Park is the host of the Chicago underground children's showChic-a-Go-Go, "a dance show for kids of all ages". Lonely Planet described the show as "a kiddie version of Soul Train." Reviews of the show frequently focus on Park's "deliriously chipper" style or "always-up rock-n-roll demeanor". She has hosted Chic-A-Go-Go since 1998. Her connection to Chic-a-Go-Go actually goes back to the very first show in 1996, when her then-boyfriend's band performed as the show's first musical guest, and she appeared as a dancer. Park, who typically moves rapidly from one project to another, has described the show as "the longest thing I've ever done in my life." As the host, Park interviews the guest musical groups after their performances. In a 2012 Chicago Reader feature, she complained about having missed the opportunity to interview Duran Duran due to a scheduling mixup; In August of the same year, however, Nick Rhodes of Duran Duran made good on their original promise. A drummer and percussionist, Park began performing in bands in 1995. Many of the bands in which she performs are all-female and/or all-Asian, including Kim and Pook Nury. As of 2012, she was a percussionist for the all-female pop orchestra Girl Group Chicago. In 2001, she wrote of the challenges facing rock groups of this kind:
When I tell people that I am the drummer for an all-Asian American female rock band, I don't expect to be taken seriously. There aren't any other bands like Kim in Chicago, let along in america, so I don't expect the masses to comprehend that, YES, women rock, and that, YES, Asian American women also rock... and we rock hard, dammit!

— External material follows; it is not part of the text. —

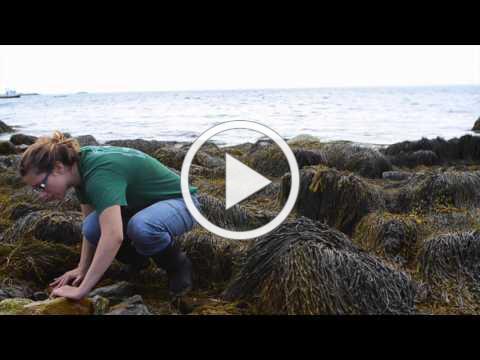 Marine Environmental Science: high school student experience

Park organizes an annual event of one-night-only female cover bands performing to benefit the homeless, called "Covers for Cover." Park is a co-founder of Chicago's A-Squared Theatre Workshop, the city's only pan-Asian theater troupe. She conceived of and appeared in the company's highly successful 2012 production My Asian Mom, a series of eight short one-person plays by Asian performers about their mothers. Park's contribution, which dealt with her grandmother's escape from North Korea and also involved a lengthy handstand, attracted particular attention. Park is an advocate for Asian American representation in theatre. From the : "For decades, “Chicago Med” regular Mia Park has seen race used as an excuse for lazy or uninformed casting. On the one side, she constantly hears the refrain that Asian-American actors — whether their roots are in Hawaii or India or China or Pakistan — are hard to find. On the other edge, there’s the belief that they simply aren’t right for shows that don’t deal specifically with Asian storylines or characters. Park has a succinct response: “It’s all bulls—,” she said. “The talent base in Chicago alone is huge. And unless ethnicity or culture is specifically written into a character to help drive a story? There’s no reason you can’t cast someone who looks like me.” In 2006, Mia co-founded the Asian American theater company, A-Squared Theatre Workshop and ran the Chicago Asian American Acting Industry Group which hosted educational acting workshops and supported local Asian American talent. She currently runs the Our Perspective: Asian American Plays program.